Which gets us to the point, which is software quality assurance.

No, really.

Increasingly, as part of Digital this and Digital that, businesses are paying far more attention to the customer experience than they used to. As part of this effort, they’re creating mechanisms to understand how customers feel about their interactions with the company.

For telephone callers, it’s standard practice for companies to record calls so as to measure how well their call center staff are handling customer requests and complaints. Web and mobile apps are tougher, but methods for evaluating the customer experience in these environments are rapidly increasing in accuracy and sophistication.

It’s what internal IT would call UAT — user acceptance testing, which, done well, includes end-user suggestions as to how to improve overall usability.

Paying attention to the (real, paying) customer experience on the web and through mobile apps is admirable. I’m in favor of it.

What I suspect receives too little attention, though, is that unlike internal applications, the web and mobile customer experience includes more than layout, design, and functionality.

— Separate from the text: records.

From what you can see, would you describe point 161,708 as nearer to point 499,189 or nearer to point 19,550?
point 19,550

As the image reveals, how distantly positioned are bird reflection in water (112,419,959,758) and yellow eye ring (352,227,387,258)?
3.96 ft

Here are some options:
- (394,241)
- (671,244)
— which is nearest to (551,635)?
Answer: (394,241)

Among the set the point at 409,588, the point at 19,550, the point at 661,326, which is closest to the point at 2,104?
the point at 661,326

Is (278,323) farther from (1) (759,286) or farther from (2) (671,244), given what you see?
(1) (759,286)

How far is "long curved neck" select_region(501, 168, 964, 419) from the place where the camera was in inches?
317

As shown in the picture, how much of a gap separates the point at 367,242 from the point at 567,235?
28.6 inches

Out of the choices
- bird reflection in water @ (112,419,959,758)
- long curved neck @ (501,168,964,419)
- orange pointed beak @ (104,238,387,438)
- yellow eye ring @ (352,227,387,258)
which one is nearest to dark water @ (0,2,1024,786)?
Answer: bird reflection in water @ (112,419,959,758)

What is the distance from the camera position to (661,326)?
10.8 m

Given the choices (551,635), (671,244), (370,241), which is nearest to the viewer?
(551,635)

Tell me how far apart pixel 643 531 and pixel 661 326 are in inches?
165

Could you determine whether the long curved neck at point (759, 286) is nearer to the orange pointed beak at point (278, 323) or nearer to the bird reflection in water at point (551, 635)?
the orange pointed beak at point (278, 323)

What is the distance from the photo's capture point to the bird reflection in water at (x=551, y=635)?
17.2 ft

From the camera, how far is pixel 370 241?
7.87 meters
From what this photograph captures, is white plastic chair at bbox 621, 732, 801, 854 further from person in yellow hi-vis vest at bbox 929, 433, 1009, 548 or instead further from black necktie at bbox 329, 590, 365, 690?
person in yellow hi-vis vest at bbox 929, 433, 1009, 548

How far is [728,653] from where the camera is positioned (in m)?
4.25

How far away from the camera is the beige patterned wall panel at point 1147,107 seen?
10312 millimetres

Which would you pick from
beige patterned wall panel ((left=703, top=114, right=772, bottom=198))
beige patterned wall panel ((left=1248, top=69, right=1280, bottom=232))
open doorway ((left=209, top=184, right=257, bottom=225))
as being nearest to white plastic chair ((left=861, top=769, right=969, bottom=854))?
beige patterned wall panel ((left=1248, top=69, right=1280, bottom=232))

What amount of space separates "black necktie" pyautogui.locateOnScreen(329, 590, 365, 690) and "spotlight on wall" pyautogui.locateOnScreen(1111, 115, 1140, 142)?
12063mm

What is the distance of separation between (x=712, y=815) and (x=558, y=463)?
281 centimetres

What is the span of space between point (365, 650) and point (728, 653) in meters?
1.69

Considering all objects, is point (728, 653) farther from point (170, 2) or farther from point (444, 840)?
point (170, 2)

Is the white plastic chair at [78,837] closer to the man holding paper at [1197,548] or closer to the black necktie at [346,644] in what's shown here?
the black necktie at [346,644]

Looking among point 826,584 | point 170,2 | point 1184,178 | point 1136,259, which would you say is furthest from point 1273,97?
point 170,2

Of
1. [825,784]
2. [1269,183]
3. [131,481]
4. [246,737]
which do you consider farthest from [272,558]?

It also includes matters of more substance, such as the $35 admin fee I’m griping about here, coupons that are (or, in the case of Herberger’s, weren’t) redeemable on e-commerce websites and mobile apps, and, for a third example, requiring shoppers to establish userid’s and passwords before being allowed to buy merchandise.

Those who think in terms of organizational charts are likely to divide aesthetics, functionality, and substance into separate testing regimes. As with so many other forms of business dysfunction, this misguided use of the org chart is a likely step on the path to, if not perdition, at least suboptimalism.

This is because unlike everyone inside your company, for whom the org chart might be sacrosanct, Real Paying Customers don’t care an infinitesimal fig about who reports to whom or how responsibilities are divvied up.

They (which turns into “we” when you and I go home and shop for something) just find all of the above annoying.

Annoying, that is, is for Real Paying Customers a collective gerund, not a decomposable one. Which in turn means that customer experience testing should be collective as well.

KJR’s readers are increasingly being pulled into Digital initiatives of one sort or another. If you’re among them, promote this thought process:

The customer experience is holistic. We have to pretend we are, too.